Passage to read.
● ● ● ●

3.   Criminal law -- appellant's claim without merit -- claimed
     error never occurred. -- Where the appellee's amended
     information charged appellant with one count of capital murder
     but alleged both premeditated and deliberated murder "and"
     capital felony murder while committing robbery and burglary,
     appellant claimed the charges prevented the separation of
     evidentiary objections and rulings during trial; this argument
     was summarily disposed of because appellant failed to point to
     any incidence at trial where he was denied making an objection
     or was unable to obtain a ruling.  

4.   Criminal law -- amended information did not change nature or
     degree of crime charged -- appellant's argument without merit.
     -- Appellant's contention that the appellee's amended
     information increased the nature and degree of his offense was
     without merit; an amended information adding premeditated and
     deliberated capital murder does not change the nature or
     degree of the crime charged; here appellant failed to show how
     the outcome of his trial would have been different had the
     prosecutor been forced to elect between the capital murder
     crimes. 

5.   Criminal law -- information signed by deputy prosecutor valid
     -- first amended information had no effect on three properly
     filed subsequent amendments. -- Appellant's contention that
     the appellee's fourth amended information charging him with
     capital murder was invalid and should have been quashed
     because a deputy prosecutor had previously signed the first
     amended information in the name of the prosecutor but without
     the prosecutor's consent, thereby nullifying the trial court's
     subject-matter jurisdiction, was meritless; subject-matter
     jurisdiction is determined from the pleadings; here, the
     record clearly reflected a properly signed amended information
     giving the trial court jurisdiction; also, aside from his
     jurisdiction argument, appellant gave no citations of
     authority or sound argument why the appellee's first amended
     information should taint the three subsequent amendments
     properly filed in this case.

6.   Jury -- giving of erroneous instruction -- showing of
     prejudice not required. -- In cases involving a trial court's
     giving of an erroneous instruction involving the trial
     mechanism to be used in deciding either a civil or criminal
     case, the appellant is not required to demonstrate prejudice;
     however, an appellee may still demonstrate that the giving of
     an erroneous instruction was harmless.

● ● ● ●

Direction 1.
Extract the lines of the entries below verbatim, leaving out the pictures.

● ● ● ●

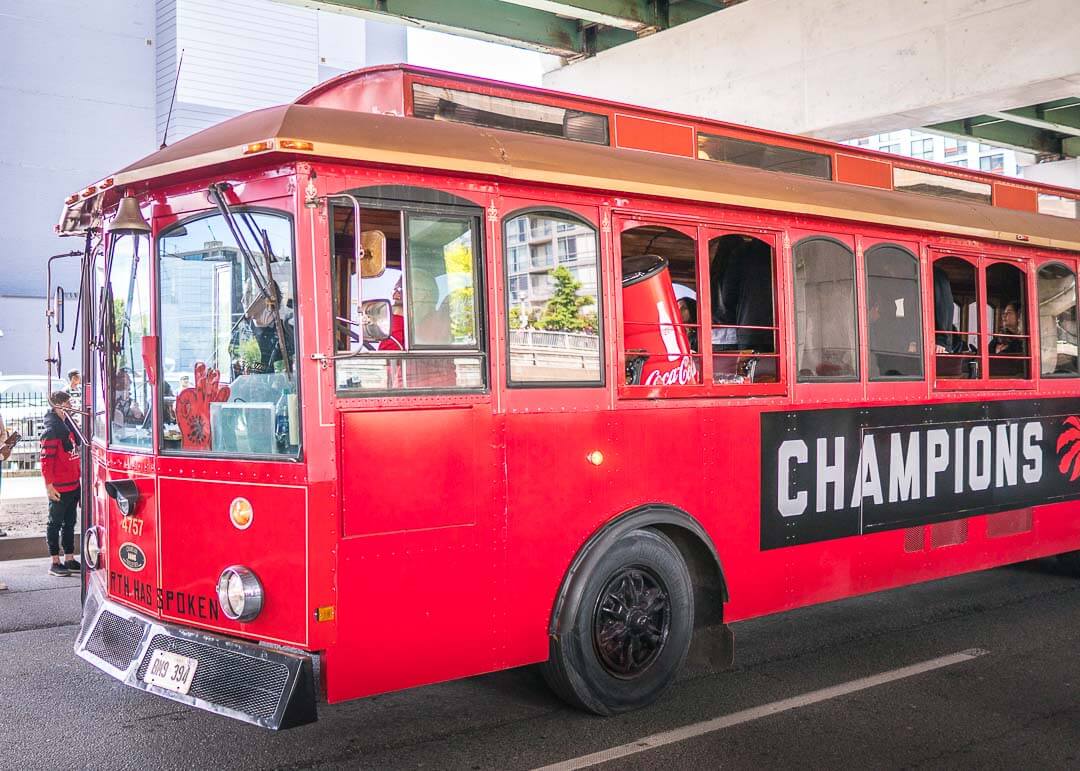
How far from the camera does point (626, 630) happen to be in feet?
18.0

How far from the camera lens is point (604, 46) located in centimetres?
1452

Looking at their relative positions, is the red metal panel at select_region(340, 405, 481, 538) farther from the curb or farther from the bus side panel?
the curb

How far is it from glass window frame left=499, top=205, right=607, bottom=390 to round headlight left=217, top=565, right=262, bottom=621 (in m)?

● ● ● ●

Direction 2.
Answer these questions using the legal headnotes above:
(a) Besides premeditated and deliberated murder, what crime did the amended information allege, and while committing which offenses?
(b) Who signed the first amended information in the prosecutor's name?
(c) When a trial court gives an erroneous instruction about the trial mechanism, must the appellant demonstrate prejudice?

Complete answer 1.
How far from the camera does point (626, 630) happen to be in feet?
18.0

How far from the camera lens is point (604, 46) located in centimetres?
1452

Looking at their relative positions, is the red metal panel at select_region(340, 405, 481, 538) farther from the curb or farther from the bus side panel?
the curb

How far is it from glass window frame left=499, top=205, right=607, bottom=390 to round headlight left=217, top=565, right=262, bottom=621 (in m)?

Complete answer 2.
(a) Capital felony murder, while committing robbery and burglary.
(b) A deputy prosecutor.
(c) No.